In 1968, Kawabata Yasunari received the Nobel Prize in Literature "for his narrative mastery, which with great sensibility expresses the essence of the Japanese mind".
Although Anders Österling in his presentation speech on 10 December 1968 does not mention the story by name, he said:
 In a youthful short story, which first drew attention to him at the age of twenty-seven, he tells of a student who, during lonely autumn walks on the peninsula of Izu, comes across a poor, despised dancing girl, with whom he has a touching love affair; she opens her pure heart and shows the young man a way to deep and genuine feeling.
Until the end of 1968 the story was translated into 9 different languages.

==Adaptations==
===Films===
- The Dancing Girl of Izu (1933), starring Kinuyo Tanaka and Den Obinata, directed by Heinosuke Gosho
- Izu no odoriko (1954), starring Hibari Misora and Akira Ishihama, directed by Yoshitarō Nomura
- Izu no odoriko (1960), starring Haruko Wanibuchi and Masahiko Tsugawa, directed by Yoshirō Kawazu
- Izu no odoriko (1963), starring Sayuri Yoshinaga and Hideki Takahashi, directed by Katsumi Nishikawa
- Izu no odoriko (1966), starring Yōko Naitō and Toshio Kurosawa, directed by Hideo Onchi
- Izu no Odoriko (1974), starring Momoe Yamaguchi and Tomokazu Miura, directed by Katsumi Nishikawa

===Television===
Kawabata's story has also been dramatised for Japanese television numerous times, including a 1993 version starring Takuya Kimura.

### [INFORMATION SHOWN]
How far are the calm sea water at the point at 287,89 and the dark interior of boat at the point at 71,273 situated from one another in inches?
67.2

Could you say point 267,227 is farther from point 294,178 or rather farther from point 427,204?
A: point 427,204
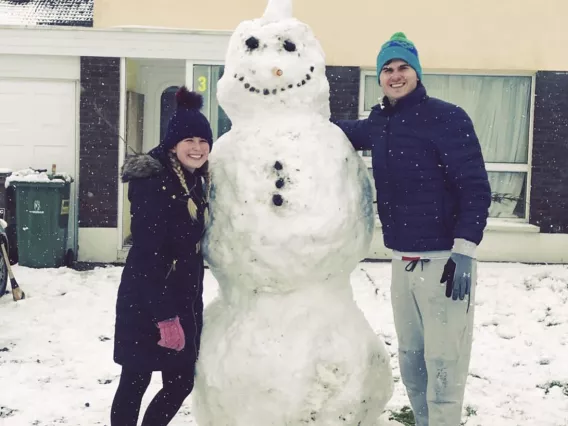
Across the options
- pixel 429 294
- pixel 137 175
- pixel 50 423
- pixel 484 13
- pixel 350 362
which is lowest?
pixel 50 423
...
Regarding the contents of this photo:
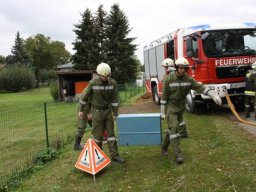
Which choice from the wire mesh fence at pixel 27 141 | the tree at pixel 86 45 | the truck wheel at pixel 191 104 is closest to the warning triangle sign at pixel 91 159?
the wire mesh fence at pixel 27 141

### [ACTIONS TO TAKE]
a: From the excerpt on Kawabata's Izu story, write out word for word the part that begins at the words "Although Anders Österling" and stops after "9 different languages.".
b: Translate this sentence from the excerpt on Kawabata's Izu story into Spanish: "Until the end of 1968 the story was translated into 9 different languages."

### [RESULTS IN ORDER]
a:
Although Anders Österling in his presentation speech on 10 December 1968 does not mention the story by name, he said:
 In a youthful short story, which first drew attention to him at the age of twenty-seven, he tells of a student who, during lonely autumn walks on the peninsula of Izu, comes across a poor, despised dancing girl, with whom he has a touching love affair; she opens her pure heart and shows the young man a way to deep and genuine feeling.
Until the end of 1968 the story was translated into 9 different languages.

b: Hasta finales de 1968, el relato fue traducido a 9 idiomas diferentes.